Adapted for this case, the Lemon test states that the government action must have secular purpose, must not have the primary effect of advancing religion, and there must not be excessive governmental entanglement in the acts. Id. The District will argue that having students present the prayers increases its secular purpose, reduces the advancement of religion, and lessens the governmental entanglement. In this way, they will assert the Lemon test is met and the action is constitutional.

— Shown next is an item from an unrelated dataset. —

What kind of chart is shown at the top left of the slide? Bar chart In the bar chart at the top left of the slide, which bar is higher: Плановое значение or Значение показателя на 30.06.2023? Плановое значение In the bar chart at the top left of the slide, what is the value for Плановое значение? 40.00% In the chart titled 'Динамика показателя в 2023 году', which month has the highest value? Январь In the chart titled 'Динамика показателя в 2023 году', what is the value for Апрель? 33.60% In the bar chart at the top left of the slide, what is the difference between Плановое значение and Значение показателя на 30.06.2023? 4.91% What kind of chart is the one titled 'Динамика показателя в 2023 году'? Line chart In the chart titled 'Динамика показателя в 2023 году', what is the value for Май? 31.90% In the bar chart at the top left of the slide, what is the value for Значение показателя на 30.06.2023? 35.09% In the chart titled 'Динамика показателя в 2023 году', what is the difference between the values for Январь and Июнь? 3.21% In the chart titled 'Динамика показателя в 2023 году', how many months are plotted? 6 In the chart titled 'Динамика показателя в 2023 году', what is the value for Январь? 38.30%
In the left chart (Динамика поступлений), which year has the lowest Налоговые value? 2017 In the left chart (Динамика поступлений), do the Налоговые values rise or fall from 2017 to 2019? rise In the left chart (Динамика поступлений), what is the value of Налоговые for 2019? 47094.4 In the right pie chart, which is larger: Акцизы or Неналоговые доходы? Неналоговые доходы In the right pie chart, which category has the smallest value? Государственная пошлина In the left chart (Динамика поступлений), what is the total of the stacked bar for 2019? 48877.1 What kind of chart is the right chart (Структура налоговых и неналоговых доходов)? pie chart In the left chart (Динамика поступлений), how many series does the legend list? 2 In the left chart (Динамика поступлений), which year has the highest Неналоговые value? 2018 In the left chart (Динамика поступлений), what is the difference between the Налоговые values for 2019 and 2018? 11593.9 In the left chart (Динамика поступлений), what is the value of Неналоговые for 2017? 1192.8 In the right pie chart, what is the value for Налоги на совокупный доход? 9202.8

An important counter to this position is that other issues underlying the Lee decision, specifically, the coercion of students to be respectful and silent during the prayer, remain no matter who is leading the prayers. Further, review of the prayers by school officials, a fact present in both the this case and in Lee, means the student-initiated aspects of this case are going to be touched by state review, making this a factual difference that is insufficient to compel a different result under Lemon.
Miss Bailey’s Free Exercise violation claim will likely be countered by two cases upholding prohibitions of religious activities by the state: Reynolds v. United States, 98 U.S. 145 (1878), and Employment Division of Human Resources of Oregon v. Smith, 494 U.S. 872 (1990). The District will argue that these cases establish a long-held ability of the government to ban religious minority groups’ distinctive practices to take into account public priorities forwarded by the underlying laws. Further, it will point to the facially neutral application of this rule to all religions. However, we can argue that the public interest in banning polygamy and the use of illegal drugs is not as high as the public interest in this case, given the comparative lesser overarching impact of school dress codes on the public.
Conclusion: In Miss Bailey’s constitutional challenges to the actions of the District under the Establishment Clause and the Right to Free Exercise of Religion under the First Amendment, there exists factual distinctions and specific cases that can be offered to counter her claims. However, as outlined in this memorandum, there are strong arguments that can be offered to counter these distinctions and cases.